** start of Selection **

[influxdb] Re: kapacitor sending ok alerts as state change on start up

Archie Archbold Mon, 26 Jun 2017 10:19:28 -0700

great. I'll give it a try and post back results.


On Monday, June 26, 2017 at 8:15:59 AM UTC-7, [email protected] wrote:
>
> In case anyone else has this problem, the solution involves setting the 
> alert ID to something unique. 
>
> AFAIK, this isn't documented very well, but each alert has an associated 
> identifier which is used internally to track the alert state. If you use 
> groupBy to split out a metric stream into multiple alerts, but use the same 
> ID, then a change in the alert condition for any metric stream will cause 
> the alert to change state. 
>
> So for example, in the case of disk usage, you would do something like: 
>
>     |groupBy('host', 'path') 
>     |alert() 
>         .id('{{ .Tags.host }}/{{ .Tags.path }}/disk_usage') 
>
>
>
> On Monday, June 12, 2017 at 6:51:55 PM UTC-4, [email protected] wrote: 
> > From some limited testing, it seems like the problem is that if a 
> particular host (say, 'host1') has a WARN/CRITICAL for a particular (host1, 
> device1) grouping, as well as an OK for a (host1, device2) grouping, that 
> alerts will be generated for both device1 and device2, even though only 
> device1 is in an alert state. 
> > 
> > I've tested this hypothesis on a host that has no groupings in an alert 
> state, and one with just a single grouping in an alert state. The host with 
> no groupings in alert state receives no alerts. 
> > 
> > Can anyone make sense of this? 
> > 
> > I'm using Kapacitor 1.3.1 BTW 
> > 
> > On Monday, June 12, 2017 at 12:17:25 PM UTC-4, [email protected] wrote: 
> > > Any updates on this? 
> > > 
> > > We're having this same problem. Restart Kapacitor or re-define the 
> task, and we get spammed alerts saying everything is OK (even from hosts 
> which never entered a non-OK state). 
> > > 
> > > Our TICK is pretty simple (and very similar to OP): 
> > > 
> > > stream 
> > >     |from() 
> > >         .database('telegraf') 
> > >         .measurement('disk') 
> > >         .groupBy('host', 'device') 
> > >     |alert() 
> > >         .warn(lambda: "used_percent" >= 80) 
> > >         .warnReset(lambda: "used_percent" < 80) 
> > >         .crit(lambda: "used_percent" >= 90)

** end of Selection **
** start of Recorded information **

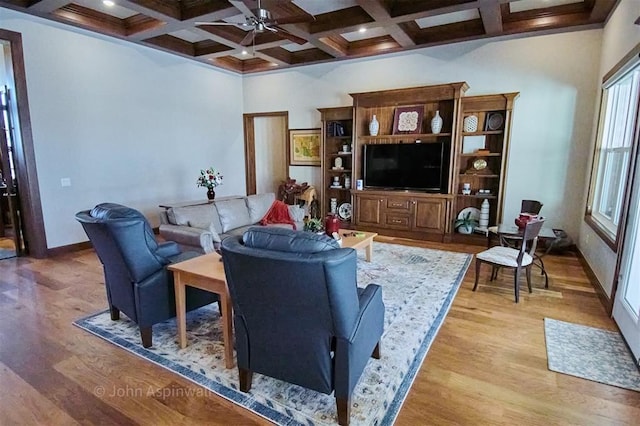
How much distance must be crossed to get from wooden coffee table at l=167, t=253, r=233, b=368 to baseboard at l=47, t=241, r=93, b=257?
3522 mm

** end of Recorded information **

What is expected –
Can you rewrite the stretch of the Kapacitor thread from "great. I'll give" through "to change state.", putting "key" in place of "identifier"?

Task solution –
great. I'll give it a try and post back results.


On Monday, June 26, 2017 at 8:15:59 AM UTC-7, [email protected] wrote:
>
> In case anyone else has this problem, the solution involves setting the 
> alert ID to something unique. 
>
> AFAIK, this isn't documented very well, but each alert has an associated 
> key which is used internally to track the alert state. If you use 
> groupBy to split out a metric stream into multiple alerts, but use the same 
> ID, then a change in the alert condition for any metric stream will cause 
> the alert to change state.